City deficit hurt by nonprofits

By CHRISTIAN SCHOENING

In times of economic prosperity, Pitt’s tax exemptions are hardly considered. But today, as… In times of economic prosperity, Pitt’s tax exemptions are hardly considered. But today, as the city’s deficit stumbles across more difficult times, questions arise concerning how much the universities in the area are contributing.

In 2001, Pitt paid more than $9 million in taxes to the City of Pittsburgh, according to G. Reynolds Clark, the vice chancellor of community and governmental relations.

Clark explained that Pitt, as a not-for-profit institution, is a significant contributor to the quality of life in the area.

Pitt brings people into the area, which generates money for the city. In 2001, Pitt paid more than a $260,000 to the city in amusement tax. This is the tax made on ticket sales to events such as those held at the Petersen Events Center.

Taxes on Pitt’s on-campus parking is another large financial factor. In 2001, Pitt paid the city about $1 million.

As the city of Pittsburgh finds itself with a $60 million budget deficit, many are viewing not-for-profit institutions – such as Pitt – as a contributing factor to the city’s financial woes because they do not have to pay all taxes on their land.

According to the Mayor’s Office, more than 30 percent of land in the city is nontaxable. If these properties were taxed, the amount generated is estimated at $70 million, which more than covers the deficit.

Despite the fact that much of Pitt’s property is nontaxable, they are required to pay real estate tax on a portion of their property.
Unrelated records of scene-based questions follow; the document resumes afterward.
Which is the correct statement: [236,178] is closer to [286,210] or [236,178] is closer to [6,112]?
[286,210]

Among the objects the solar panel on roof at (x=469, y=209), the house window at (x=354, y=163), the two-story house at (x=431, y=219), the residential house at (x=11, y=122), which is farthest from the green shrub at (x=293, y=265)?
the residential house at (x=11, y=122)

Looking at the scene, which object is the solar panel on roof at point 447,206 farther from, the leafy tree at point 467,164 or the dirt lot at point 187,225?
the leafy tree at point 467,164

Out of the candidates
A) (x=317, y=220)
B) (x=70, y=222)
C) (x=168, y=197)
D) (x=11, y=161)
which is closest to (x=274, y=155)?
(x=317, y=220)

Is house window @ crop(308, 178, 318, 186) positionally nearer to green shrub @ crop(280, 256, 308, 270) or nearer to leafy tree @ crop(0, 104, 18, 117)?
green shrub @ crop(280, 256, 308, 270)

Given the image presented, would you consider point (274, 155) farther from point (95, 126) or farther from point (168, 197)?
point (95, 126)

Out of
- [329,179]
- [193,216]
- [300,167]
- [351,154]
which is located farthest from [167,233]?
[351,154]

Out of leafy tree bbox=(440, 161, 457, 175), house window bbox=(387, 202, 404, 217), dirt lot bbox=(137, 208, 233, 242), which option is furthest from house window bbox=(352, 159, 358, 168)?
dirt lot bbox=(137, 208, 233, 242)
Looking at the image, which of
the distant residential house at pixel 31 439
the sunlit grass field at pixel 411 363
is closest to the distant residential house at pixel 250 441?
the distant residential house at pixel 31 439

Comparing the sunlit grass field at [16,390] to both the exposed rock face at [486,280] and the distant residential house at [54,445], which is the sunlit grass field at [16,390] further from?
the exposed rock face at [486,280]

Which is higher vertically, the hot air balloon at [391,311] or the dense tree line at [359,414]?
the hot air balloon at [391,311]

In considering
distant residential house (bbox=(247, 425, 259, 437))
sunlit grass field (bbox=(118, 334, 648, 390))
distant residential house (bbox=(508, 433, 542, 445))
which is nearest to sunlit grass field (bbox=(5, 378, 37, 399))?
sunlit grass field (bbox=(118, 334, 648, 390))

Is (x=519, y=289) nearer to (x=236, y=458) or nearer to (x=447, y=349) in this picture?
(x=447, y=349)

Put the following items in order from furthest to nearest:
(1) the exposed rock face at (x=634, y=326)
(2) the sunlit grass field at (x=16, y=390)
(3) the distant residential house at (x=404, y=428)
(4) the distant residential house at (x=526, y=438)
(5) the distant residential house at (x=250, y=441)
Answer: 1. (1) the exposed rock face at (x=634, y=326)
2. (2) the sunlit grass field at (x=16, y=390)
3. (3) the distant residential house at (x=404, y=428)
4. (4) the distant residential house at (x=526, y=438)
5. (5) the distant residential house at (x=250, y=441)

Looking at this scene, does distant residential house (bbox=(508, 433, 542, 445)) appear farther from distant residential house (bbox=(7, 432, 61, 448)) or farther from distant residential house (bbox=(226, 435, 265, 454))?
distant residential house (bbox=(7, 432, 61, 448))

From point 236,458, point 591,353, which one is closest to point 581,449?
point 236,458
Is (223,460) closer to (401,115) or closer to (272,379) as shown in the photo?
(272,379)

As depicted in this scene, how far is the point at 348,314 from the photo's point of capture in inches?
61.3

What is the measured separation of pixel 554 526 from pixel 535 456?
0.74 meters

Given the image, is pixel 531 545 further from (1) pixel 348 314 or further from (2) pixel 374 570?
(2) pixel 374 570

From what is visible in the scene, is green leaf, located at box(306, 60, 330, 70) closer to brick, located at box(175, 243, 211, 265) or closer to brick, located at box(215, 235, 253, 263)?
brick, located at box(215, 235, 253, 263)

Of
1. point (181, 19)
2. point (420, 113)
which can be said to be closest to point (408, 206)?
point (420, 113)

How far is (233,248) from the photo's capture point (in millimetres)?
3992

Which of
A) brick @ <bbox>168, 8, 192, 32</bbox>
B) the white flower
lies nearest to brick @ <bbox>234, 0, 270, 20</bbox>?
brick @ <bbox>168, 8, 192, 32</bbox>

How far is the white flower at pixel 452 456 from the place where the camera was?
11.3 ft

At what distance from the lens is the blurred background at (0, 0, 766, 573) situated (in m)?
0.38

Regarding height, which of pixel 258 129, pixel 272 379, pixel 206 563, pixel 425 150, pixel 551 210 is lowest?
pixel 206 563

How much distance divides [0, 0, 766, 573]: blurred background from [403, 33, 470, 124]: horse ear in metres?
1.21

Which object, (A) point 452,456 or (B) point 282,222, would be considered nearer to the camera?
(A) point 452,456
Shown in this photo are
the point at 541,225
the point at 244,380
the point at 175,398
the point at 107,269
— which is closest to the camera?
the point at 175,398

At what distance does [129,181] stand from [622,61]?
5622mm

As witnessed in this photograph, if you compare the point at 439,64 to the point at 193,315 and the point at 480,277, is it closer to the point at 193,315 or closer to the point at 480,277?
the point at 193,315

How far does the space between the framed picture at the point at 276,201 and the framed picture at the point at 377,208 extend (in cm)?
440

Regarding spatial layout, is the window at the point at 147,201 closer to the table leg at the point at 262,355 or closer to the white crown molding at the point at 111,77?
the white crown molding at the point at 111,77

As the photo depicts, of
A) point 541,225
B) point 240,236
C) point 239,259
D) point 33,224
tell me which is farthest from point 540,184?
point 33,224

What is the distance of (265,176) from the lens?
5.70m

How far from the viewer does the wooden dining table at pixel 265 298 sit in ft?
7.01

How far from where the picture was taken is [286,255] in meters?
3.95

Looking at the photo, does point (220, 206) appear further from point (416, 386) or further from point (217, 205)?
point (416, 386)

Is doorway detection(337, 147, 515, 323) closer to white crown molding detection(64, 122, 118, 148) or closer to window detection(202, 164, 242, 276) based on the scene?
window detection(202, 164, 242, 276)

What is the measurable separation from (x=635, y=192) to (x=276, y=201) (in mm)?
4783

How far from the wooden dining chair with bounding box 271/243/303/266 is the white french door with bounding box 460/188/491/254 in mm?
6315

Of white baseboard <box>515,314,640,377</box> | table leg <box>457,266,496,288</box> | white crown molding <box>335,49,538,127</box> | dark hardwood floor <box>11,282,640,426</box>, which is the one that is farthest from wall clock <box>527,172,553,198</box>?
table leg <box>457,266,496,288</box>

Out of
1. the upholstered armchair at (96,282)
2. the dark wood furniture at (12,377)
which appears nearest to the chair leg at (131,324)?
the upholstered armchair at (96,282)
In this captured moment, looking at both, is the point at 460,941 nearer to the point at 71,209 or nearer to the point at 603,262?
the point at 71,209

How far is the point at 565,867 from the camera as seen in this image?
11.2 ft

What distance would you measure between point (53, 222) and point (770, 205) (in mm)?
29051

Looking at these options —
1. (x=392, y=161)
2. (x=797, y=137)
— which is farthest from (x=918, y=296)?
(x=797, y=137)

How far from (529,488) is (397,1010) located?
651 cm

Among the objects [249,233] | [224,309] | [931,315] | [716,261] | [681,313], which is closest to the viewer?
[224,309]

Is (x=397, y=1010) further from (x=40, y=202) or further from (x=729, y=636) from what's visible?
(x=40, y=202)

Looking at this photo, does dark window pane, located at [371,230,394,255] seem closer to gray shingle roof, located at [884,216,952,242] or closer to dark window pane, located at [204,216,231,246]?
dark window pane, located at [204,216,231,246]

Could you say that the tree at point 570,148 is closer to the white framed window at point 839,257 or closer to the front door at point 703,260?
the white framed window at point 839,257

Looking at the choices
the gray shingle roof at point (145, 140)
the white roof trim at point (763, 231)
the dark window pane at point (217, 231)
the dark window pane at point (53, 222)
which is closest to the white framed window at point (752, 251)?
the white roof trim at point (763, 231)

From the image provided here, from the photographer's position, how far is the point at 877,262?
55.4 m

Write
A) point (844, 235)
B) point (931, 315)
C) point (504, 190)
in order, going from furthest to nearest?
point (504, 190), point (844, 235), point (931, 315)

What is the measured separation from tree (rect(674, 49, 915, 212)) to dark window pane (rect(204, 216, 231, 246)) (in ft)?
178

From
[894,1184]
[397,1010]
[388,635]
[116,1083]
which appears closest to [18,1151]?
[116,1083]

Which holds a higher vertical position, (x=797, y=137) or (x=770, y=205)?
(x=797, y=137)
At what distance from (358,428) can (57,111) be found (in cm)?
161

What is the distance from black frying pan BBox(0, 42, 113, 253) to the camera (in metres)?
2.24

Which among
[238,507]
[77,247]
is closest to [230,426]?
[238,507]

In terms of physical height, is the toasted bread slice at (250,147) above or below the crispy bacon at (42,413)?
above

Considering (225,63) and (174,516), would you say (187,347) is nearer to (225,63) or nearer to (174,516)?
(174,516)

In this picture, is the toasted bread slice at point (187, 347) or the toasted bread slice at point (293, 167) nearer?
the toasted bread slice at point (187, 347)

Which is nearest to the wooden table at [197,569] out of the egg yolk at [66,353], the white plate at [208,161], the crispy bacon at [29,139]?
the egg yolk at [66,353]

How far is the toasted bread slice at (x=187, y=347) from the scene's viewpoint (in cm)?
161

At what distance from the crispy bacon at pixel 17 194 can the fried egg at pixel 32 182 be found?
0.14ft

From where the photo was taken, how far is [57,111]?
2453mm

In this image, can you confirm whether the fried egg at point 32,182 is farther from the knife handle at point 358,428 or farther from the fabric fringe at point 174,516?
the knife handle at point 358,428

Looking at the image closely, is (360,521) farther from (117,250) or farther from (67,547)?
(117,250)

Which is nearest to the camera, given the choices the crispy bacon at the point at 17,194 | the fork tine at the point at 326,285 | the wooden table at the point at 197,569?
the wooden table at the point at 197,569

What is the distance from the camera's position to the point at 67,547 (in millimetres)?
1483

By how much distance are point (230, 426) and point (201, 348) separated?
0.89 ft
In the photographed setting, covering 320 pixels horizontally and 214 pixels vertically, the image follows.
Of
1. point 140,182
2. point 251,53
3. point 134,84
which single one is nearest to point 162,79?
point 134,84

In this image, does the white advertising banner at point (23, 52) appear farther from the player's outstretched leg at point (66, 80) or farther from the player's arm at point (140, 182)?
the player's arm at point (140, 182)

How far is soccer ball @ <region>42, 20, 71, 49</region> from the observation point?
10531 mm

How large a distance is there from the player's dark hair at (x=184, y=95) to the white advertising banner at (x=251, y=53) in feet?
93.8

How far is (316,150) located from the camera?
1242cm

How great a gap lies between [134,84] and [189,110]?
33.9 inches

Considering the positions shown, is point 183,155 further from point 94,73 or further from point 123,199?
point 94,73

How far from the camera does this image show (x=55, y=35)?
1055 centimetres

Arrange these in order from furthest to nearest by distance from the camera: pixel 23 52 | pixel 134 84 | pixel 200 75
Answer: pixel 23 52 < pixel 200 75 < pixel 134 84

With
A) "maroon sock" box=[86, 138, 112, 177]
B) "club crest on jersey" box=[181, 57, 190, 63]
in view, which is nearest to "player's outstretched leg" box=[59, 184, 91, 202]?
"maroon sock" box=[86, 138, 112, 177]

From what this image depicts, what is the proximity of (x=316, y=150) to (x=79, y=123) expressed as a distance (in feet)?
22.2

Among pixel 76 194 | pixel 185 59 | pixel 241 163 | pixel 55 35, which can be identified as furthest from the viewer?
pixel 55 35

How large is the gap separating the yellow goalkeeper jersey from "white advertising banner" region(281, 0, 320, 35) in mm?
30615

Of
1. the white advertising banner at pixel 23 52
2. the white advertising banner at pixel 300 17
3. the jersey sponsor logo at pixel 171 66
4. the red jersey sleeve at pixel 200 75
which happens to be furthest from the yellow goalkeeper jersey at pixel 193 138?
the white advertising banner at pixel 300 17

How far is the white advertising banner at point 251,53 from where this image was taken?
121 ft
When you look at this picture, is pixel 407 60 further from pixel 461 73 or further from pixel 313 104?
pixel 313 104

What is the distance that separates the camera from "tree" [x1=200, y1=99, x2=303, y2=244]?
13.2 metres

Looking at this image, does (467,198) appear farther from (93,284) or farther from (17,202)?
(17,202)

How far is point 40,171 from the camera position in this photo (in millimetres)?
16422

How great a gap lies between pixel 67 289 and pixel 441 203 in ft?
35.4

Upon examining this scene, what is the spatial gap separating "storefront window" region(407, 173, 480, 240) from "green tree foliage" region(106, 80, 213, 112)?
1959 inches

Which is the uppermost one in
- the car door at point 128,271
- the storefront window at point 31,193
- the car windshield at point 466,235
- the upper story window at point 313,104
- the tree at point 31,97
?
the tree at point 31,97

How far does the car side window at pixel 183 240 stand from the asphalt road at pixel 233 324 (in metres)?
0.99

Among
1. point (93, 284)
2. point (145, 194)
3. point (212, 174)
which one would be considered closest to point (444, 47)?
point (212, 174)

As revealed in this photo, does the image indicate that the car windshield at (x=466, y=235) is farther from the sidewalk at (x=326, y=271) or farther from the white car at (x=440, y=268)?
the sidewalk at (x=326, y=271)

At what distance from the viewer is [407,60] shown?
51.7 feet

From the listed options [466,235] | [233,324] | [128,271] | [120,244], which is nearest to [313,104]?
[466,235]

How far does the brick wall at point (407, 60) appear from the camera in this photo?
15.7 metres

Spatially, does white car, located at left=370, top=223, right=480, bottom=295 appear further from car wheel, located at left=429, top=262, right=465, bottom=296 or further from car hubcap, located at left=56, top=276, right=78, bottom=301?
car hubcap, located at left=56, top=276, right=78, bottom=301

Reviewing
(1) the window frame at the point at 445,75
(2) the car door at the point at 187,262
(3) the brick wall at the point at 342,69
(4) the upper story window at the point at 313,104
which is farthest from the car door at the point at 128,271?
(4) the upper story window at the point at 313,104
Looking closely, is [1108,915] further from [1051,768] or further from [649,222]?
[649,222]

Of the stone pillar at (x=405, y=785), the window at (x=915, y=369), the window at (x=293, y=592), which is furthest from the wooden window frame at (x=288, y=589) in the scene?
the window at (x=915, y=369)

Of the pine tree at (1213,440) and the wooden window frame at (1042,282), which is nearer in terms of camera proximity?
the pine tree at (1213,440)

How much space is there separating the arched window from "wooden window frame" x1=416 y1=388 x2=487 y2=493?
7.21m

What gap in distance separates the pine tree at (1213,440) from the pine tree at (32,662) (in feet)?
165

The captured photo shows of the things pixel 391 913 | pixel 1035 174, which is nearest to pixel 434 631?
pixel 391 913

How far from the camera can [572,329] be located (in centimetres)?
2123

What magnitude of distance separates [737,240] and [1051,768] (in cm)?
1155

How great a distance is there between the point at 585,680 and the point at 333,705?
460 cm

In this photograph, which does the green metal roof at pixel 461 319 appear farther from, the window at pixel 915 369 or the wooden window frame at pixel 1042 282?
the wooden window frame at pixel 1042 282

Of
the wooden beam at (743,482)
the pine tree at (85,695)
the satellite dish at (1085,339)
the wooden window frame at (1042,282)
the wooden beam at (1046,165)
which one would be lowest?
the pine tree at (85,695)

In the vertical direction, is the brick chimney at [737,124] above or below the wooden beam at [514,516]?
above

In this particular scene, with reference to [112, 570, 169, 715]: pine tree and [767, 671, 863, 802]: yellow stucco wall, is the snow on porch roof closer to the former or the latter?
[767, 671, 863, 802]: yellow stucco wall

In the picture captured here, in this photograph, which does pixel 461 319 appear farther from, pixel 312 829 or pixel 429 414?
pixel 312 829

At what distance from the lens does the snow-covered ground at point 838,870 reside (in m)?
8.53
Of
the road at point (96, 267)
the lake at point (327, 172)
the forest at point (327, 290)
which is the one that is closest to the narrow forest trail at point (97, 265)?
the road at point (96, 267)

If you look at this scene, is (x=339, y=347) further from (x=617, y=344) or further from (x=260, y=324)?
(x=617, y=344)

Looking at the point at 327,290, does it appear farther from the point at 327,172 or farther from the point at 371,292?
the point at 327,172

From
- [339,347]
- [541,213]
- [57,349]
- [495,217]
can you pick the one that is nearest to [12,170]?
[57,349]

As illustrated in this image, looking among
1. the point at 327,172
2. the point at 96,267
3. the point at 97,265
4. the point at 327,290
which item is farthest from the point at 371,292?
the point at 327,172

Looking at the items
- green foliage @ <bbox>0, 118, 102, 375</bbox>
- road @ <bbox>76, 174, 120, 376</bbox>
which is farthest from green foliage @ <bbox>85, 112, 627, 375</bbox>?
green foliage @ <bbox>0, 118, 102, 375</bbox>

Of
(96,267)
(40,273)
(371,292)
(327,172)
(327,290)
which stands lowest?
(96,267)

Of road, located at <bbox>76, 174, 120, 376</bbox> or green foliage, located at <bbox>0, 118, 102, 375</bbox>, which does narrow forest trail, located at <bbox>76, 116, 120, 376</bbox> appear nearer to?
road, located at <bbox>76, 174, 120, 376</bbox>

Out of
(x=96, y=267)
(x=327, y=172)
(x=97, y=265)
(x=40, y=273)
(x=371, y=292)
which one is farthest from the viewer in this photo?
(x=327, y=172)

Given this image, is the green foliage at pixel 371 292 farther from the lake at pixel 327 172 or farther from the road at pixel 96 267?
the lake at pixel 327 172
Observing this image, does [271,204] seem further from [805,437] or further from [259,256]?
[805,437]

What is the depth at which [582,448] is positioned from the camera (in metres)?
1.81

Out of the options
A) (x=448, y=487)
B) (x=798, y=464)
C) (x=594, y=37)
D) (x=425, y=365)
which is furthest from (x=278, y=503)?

According to Paul Supowitz, the vice chancellor for commonwealth and city/county relations, Pitt is required to pay taxes on any properties “that aren’t related to our mission of education, teaching and public service.”

In Sennott Square, for example, Pitt does not pay real estate tax on the upper floors of the building but does for the first floor, where its retail space is located.

“Universities across the country have tax exemptions, if we lose [our tax exemptions] we aren’t able to compete,” Supowitz said.

Clark further emphasized Supowitz’s point and said, “not-for-profit institutions are a great asset and should not be seen as a liability.”

In April 2001, Pitt’s Center for Minority Health took part in a one-month campaign in an effort to ensure that 11,000 public school students received their state-mandated measles immunizations. The result of this campaign prevented the mandatory expulsion of thousands of non-immunized students from the Pittsburgh Public School District.

“There is a sense that the universities are not providing revenue streams to the community, which is not true,” Clark said.

He went on to explain that Pitt gives back to the community without a profit motive. By bringing people into the area, Pitt – already the largest employer in Allegheny County – not only establishes jobs and increases spending in the community, but also creates services and supplies that might not otherwise exist.